_Page excerpt_
Repository Directions – Part Two

Published in June 1999

Articles in this series – Part 1, Part 2


Much of the challenges and solution trends of the near past continue to prevail. These are aggravated by organizational changes and challenges posed by new technology especially the Internet and
new application development environments from vendors such as Microsoft. For example, the MSDN library for assisting developers in coding software systems is more than 1 gigabyte and releases
appear as frequently as one every three months. These new technologies are complex and tightly integrated with the delivery environment. With the consolidation of vendors and the emergence of
Windows as a dominant desktop and server platform, Microsoft proprietary technologies are beginning to become de facto standards. With Microsoft’s offerings extending to the operating systems,
graphical user interface (GUI) platform, relational database platforms, repository application development environments, compilers, programming languages, documentation tools, object modeling
tools, object browsers, object libraries, the word proprietary has acquired a meaning as the new standard. The UNIX development environment continues to be hamstrung by small unit volumes and high
unit prices for everything from database to repository engine to development environments to documentation and development tools.

_Data excerpt_
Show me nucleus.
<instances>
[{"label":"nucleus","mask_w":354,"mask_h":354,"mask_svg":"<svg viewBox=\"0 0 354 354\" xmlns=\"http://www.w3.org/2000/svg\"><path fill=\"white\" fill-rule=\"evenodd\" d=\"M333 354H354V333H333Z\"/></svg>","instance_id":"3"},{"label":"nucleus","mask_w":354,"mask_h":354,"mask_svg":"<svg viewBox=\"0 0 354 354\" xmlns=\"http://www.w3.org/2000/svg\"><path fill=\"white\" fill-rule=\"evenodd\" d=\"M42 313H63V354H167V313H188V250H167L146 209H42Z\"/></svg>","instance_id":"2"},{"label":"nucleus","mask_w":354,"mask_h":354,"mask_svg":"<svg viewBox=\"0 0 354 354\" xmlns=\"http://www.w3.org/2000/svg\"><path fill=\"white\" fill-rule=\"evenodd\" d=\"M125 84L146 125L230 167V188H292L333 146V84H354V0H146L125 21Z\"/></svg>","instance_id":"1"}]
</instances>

_Work instructions_
- 1) Summarize the article on repository directions in two sentences.
- 2) Write a continuation of the article on repository directions, picking up after its final sentence.
The data are separate material, unrelated to the article on repository directions.

_Results by task_
- 1) Earlier challenges and solution trends persist, worsened by organizational changes and by new technology such as the Internet and new development environments from vendors like Microsoft, which are complex and tightly integrated with the delivery environment. As Microsoft's offerings span operating systems, databases, development environments, programming languages and modeling tools, its proprietary technologies are becoming de facto standards, while the UNIX development environment stays hamstrung by small unit volumes and high unit prices.

- 2)
A change in focus today is the realization that tremendous investment leverages can be obtained by making decisions at as high a row in the Zachman Framework as possible. For example, the decision
to invest in an information system can cause significantly more expense than lack of productivity at the construction or analysis and design levels. Every feature or function added at the Row 1
level to a information system can cause significant investment in its development at all succeeding rows. It is this realization that the enterprise architecture planning level provides the maximum
leverage that is driving current trends to define and represent Rows 1 and 2 of the Zachman Framework for information Systems Architecture.

Year 2000 Challenge Continues

The Year 2000 challenge continues to be addressed. Enterprises are investing in tools for detecting date problems and consultants advising them in restructuring their code. Investments are also
being made in testing tools that verify compliance for Year 2000 changeover. The immutable deadline of December 31 1999 has not moved out yet!

The challenge that occupies the collective mindset past the year 2000 is the conversion of European Economic Community (EEC) European currencies to the Euro, which is scheduled to start after the
year 2000. This involves refurbishing legacy systems to handle the migration to handling Euro currency conversions until the EEC has transitioned to the Euro as a single unit of currency.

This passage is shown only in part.